===== Texto del documento =====
El Departamento de Ciencias Sociales procuró mejorar la enseñanza de estas disciplinas, realizando esfuerzos para elevar su status en las universidades, formando a los profesores y revisando los métodos pedagógicos. Esta era la finalidad de las misiones de expertos y las mesas redondas promovidas durante toda la década de 1950. Dado que esos programas se organizaban según las regiones establecidas por la UNESCO, estas actividades favorecieron encuentros entre cientistas sociales latinoamericanos que antes no habrían podido hacerlo por falta de recursos y en este sentido colaboraron directamente en la consolidación de este circuito periférico (ver Informe SS-11, 1954; Informe SS-28, 1960). Durante la década de 1960, se creó una división dedicada a la articulación de las iniciativas regionales: la División de Desarrollo Internacional de las Ciencias Sociales (ver Organigrama. Para facilitar los intercambios entre las principales sedes de la investigación científica y las regiones que se hallaban alejadas de las mismas, se crearon entre 1947 y 1949 varios centros de cooperación científica en el Oriente Medio (El Cairo), en Asia Meridional (Nueva Delhi), en Asia del sudeste (Djakarta) y en America del sur (Montevideo). El Centro Regional para el avance de la Ciencia en América Latina (1949), desde Montevideo, inició una intensa labor propagandística y de apoyo a las comunidades científicas latinoamericanas. Consagrados en su origen únicamente a las ciencias exactas y naturales, su acción se fue extendido progresivamente a las ciencias sociales (The UNESCO Courrier, 1956: 32-33). Sin embargo, estas inciativas fueron luego superadas por centros regionales especializados, que comenzaron a proliferar, no sólo con ayuda de UNESCO sino patrocinados por otros organismos.
===== Líneas proporcionadas =====
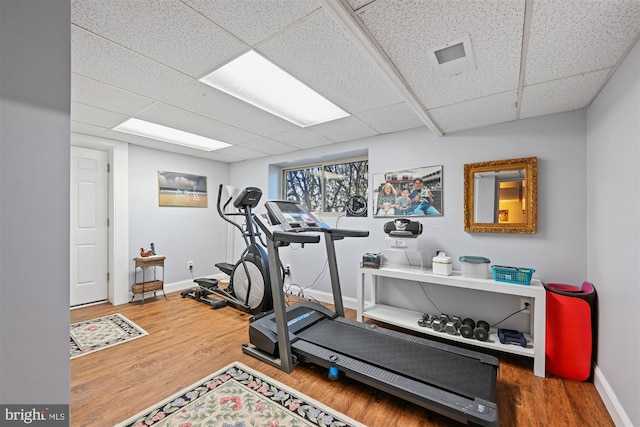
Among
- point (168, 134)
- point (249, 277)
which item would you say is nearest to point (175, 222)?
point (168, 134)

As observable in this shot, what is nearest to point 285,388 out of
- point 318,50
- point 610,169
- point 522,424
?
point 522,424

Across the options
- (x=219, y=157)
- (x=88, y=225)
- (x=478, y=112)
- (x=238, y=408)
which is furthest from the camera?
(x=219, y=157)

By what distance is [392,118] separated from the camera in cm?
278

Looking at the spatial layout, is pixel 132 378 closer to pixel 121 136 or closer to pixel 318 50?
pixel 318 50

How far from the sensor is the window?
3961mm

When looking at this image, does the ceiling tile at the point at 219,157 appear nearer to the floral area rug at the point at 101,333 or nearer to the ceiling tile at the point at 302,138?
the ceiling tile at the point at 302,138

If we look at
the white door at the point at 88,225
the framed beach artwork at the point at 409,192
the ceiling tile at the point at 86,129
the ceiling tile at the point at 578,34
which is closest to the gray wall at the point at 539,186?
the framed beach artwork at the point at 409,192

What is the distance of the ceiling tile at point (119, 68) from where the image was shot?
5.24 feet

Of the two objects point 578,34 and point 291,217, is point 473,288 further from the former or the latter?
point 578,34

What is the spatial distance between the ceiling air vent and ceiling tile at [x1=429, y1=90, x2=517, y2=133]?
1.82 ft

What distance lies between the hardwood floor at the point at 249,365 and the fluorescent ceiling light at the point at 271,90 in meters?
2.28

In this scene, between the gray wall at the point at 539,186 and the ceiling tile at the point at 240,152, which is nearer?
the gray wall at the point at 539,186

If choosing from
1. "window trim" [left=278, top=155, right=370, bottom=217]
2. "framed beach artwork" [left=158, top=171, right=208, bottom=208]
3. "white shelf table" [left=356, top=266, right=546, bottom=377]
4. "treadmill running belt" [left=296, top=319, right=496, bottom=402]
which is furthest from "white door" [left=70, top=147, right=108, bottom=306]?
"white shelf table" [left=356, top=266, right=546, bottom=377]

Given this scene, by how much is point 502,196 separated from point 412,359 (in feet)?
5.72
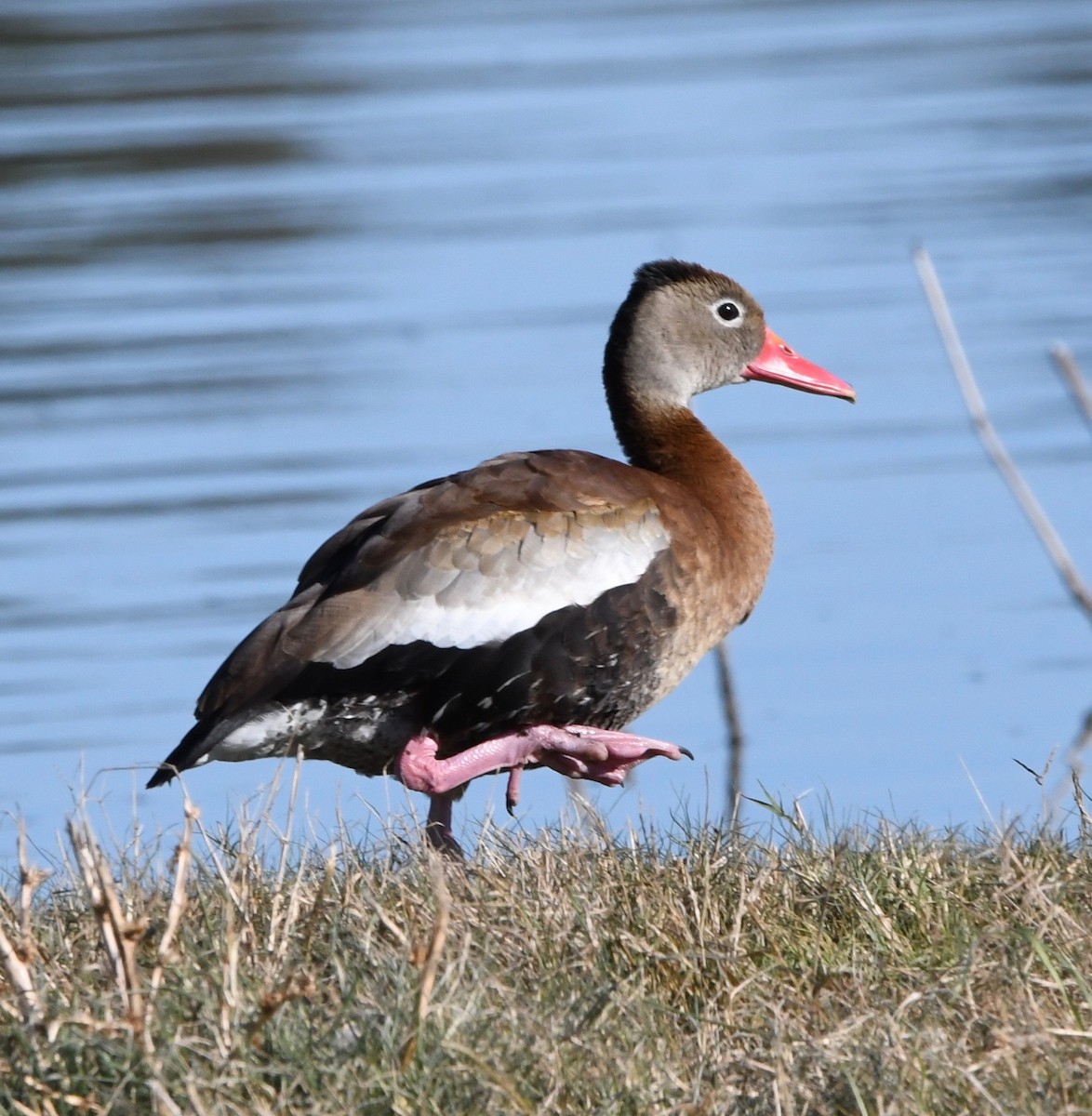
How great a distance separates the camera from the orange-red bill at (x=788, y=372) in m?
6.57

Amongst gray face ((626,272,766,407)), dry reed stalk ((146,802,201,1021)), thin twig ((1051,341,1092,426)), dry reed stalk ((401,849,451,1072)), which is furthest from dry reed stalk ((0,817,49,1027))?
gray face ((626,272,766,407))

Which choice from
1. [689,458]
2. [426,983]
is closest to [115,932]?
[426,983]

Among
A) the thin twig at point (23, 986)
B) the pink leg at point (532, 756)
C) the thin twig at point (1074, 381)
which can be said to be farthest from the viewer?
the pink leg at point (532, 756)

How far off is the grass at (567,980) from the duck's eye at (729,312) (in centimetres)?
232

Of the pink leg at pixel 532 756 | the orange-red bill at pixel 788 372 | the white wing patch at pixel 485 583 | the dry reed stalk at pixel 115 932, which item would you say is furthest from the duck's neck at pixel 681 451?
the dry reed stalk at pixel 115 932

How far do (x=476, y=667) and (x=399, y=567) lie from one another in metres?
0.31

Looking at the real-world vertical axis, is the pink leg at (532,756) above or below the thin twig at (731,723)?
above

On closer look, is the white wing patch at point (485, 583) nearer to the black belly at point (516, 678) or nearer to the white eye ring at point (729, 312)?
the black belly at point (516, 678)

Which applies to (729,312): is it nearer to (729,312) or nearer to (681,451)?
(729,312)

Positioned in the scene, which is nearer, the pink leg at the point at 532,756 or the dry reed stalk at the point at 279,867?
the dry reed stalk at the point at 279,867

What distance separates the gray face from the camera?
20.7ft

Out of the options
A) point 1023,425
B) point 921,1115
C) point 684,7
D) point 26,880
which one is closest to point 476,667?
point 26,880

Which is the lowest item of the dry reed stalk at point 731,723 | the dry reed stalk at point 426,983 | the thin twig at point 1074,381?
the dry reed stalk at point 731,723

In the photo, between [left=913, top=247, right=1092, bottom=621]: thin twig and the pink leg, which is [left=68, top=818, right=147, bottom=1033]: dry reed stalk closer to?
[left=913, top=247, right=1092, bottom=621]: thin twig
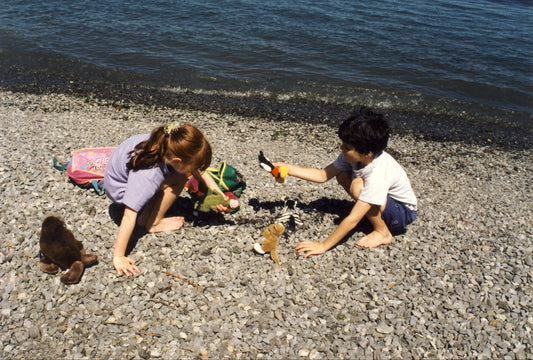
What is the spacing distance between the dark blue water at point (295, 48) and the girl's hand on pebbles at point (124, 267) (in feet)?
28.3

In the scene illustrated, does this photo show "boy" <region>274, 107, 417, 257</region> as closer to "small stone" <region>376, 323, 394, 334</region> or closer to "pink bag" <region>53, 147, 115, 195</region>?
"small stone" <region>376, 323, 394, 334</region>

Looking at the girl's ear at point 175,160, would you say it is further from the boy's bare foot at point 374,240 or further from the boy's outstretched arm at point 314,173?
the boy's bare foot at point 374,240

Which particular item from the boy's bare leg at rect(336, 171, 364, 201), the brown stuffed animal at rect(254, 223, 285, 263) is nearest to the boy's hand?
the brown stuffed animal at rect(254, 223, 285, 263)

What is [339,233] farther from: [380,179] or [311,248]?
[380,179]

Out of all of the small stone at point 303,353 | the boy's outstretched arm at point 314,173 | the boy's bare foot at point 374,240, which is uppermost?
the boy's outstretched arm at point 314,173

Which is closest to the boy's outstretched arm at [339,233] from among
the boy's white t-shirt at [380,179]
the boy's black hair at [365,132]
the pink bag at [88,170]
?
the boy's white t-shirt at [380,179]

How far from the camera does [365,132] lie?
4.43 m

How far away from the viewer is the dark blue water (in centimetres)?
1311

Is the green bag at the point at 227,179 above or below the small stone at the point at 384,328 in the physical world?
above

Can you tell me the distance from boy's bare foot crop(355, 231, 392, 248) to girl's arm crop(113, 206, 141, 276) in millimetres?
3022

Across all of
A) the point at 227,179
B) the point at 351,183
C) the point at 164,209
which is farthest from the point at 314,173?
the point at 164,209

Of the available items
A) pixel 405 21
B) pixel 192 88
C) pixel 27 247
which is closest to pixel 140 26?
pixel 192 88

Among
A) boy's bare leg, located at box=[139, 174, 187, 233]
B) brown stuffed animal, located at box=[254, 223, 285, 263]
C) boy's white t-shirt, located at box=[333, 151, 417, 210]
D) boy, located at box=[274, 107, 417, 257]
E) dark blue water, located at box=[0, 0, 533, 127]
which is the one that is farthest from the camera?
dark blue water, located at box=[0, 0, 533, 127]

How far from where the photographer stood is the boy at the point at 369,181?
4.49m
=====
===== Líneas proporcionadas =====
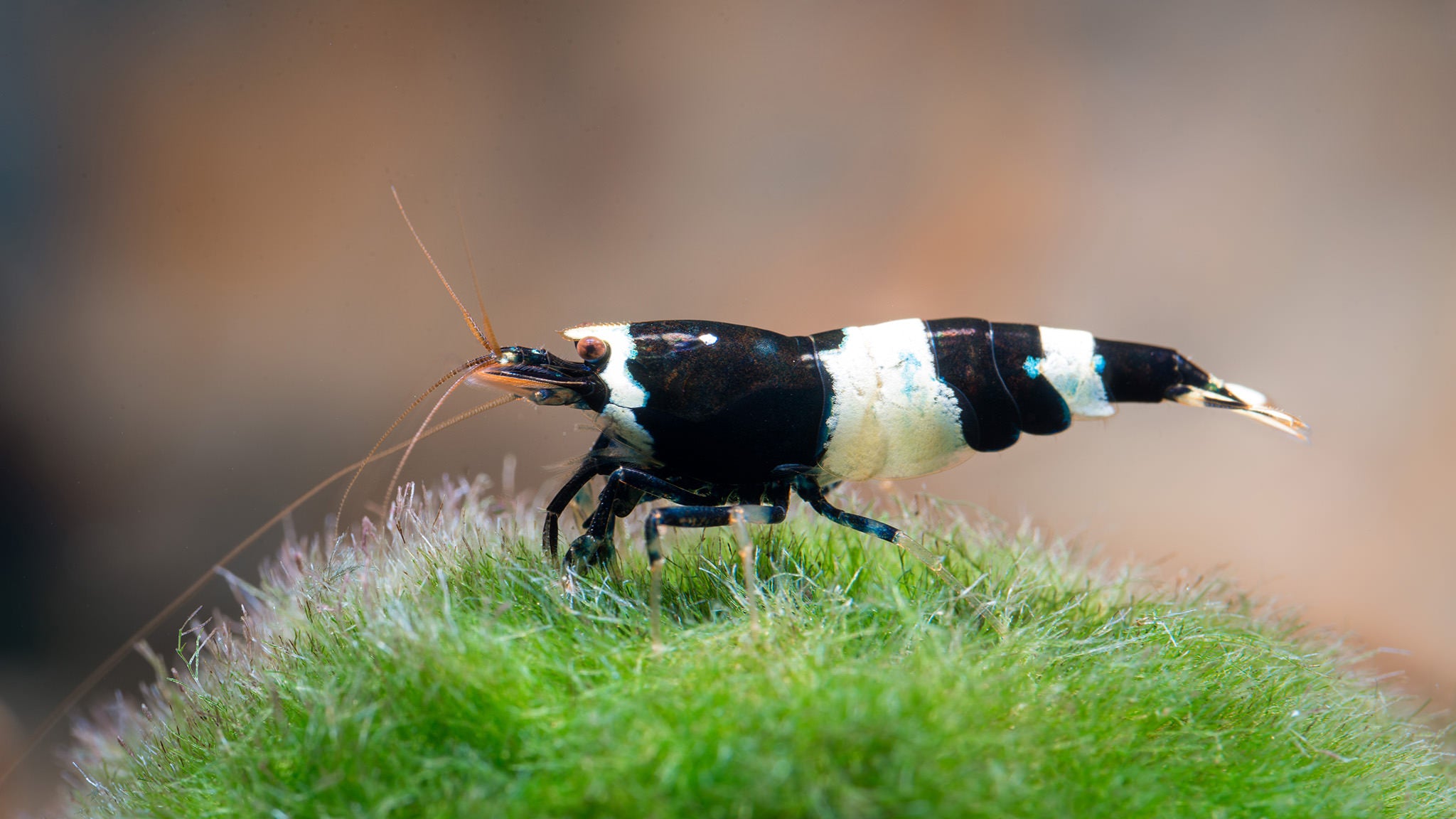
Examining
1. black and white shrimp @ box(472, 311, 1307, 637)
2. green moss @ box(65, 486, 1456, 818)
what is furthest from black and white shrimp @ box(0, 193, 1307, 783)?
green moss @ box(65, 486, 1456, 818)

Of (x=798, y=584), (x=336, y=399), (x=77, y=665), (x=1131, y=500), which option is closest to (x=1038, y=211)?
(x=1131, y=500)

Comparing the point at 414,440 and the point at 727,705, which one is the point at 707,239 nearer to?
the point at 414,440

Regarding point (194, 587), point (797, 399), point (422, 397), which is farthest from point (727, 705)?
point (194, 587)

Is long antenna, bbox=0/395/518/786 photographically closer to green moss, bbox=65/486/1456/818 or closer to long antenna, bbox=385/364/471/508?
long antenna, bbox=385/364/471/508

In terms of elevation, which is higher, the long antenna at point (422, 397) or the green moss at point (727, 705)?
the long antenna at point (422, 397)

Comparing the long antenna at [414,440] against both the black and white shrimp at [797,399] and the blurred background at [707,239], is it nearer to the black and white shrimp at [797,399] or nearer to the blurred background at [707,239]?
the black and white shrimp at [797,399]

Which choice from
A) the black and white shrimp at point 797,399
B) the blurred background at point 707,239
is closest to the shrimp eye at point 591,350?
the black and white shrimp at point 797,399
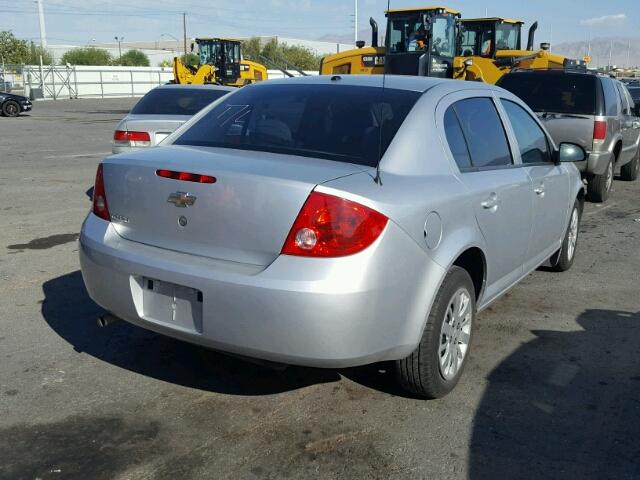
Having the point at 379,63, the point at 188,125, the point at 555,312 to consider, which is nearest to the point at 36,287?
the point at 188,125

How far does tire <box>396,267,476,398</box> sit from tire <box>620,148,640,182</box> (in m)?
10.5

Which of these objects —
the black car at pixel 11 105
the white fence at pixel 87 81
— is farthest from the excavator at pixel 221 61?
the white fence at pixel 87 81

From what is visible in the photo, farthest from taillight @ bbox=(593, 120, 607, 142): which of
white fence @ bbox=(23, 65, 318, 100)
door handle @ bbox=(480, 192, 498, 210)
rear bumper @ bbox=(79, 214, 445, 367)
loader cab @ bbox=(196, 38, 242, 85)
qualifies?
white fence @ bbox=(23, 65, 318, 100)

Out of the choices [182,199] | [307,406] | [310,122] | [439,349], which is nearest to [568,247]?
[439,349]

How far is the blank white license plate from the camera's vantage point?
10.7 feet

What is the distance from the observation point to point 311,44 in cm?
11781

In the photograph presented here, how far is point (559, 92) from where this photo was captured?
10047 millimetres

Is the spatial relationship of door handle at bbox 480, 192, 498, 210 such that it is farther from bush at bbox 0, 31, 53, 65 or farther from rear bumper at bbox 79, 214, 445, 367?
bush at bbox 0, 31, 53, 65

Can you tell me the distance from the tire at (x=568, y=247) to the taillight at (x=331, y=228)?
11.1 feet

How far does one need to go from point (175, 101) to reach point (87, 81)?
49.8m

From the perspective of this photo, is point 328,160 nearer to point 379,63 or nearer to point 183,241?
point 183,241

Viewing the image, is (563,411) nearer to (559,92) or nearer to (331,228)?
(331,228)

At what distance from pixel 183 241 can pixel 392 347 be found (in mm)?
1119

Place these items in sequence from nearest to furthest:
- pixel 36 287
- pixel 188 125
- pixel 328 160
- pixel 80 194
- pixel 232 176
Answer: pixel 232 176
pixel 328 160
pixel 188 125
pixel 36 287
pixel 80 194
=====
Tareas a realizar:
(1) Según el texto sobre la UNESCO y las ciencias sociales, ¿en qué año se creó el Centro Regional para el avance de la Ciencia en América Latina y desde qué ciudad trabajaba?
(2) Sigue escribiendo el texto sobre la UNESCO y las ciencias sociales justo después de su última oración.

Respuestas del ejercicio:
(1) Se creó en 1949 y trabajaba desde Montevideo.

(2)
En 1952 se creó, bajo los auspicios de la UNESCO, el Consejo Internacional de Ciencias Sociales, como un organismo autónomo no gubernamental. Sus miembros eran dieciocho especialistas de reconocido prestigio, elegidos teniendo en cuenta la distribución geográfica y las diferentes disciplinas que se ocupan de los problemas sociales. La misión esencial del Consejo era sugerir los planes de estudio para el desarrollo de la investigación en el campo internacional y para mejorar los métodos y las técnicas utilizadas por las ciencias sociales. En esta dirección, se procuró uniformar la clasificación de las nuevas áreas del conocimiento, tanto a nivel curricular, como en las investigaciones estadísticas, en los diagnósticos estructurales, y en los informes mundiales de educación. Para fines de la década de 1970, se estandarizaron nueve áreas de conocimiento: agricultura; bellas artes; ciencias naturales, ciencias sociales (incluyendo economía), derecho, humanidades, educación, ingeniería y medicina (UNESCO-PNUD, 1981).[2]

En esta misma época se fundaron los consejos científicos nacionales en América Latina: en 1950 el Instituto Nacional de Investigación Científica (INIC) en México, en 1951 el Consejo Nacional de Investigaciones (CNPq) en Brasil, en 1958, el Consejo Nacional de Investigaciones Científicas y Tecnológicas (CONICET) en Argentina. En 1963, se creó la Oficina Regional de Educación de la UNESCO para América Latina y el Caribe (OREALC) con sede en Santiago de Chile, con el propósito de apoyar a los estados miembros de la región en la definición de estrategias para el desarrollo de sus políticas educativas. Este proceso de regionalización promovido desde la UNESCO favoreció la aparición de centros académicos periféricos en algunas ciudades latinoamericanas como Buenos Aires, México, São Paulo, Santiago de Chile, como veremos enseguida.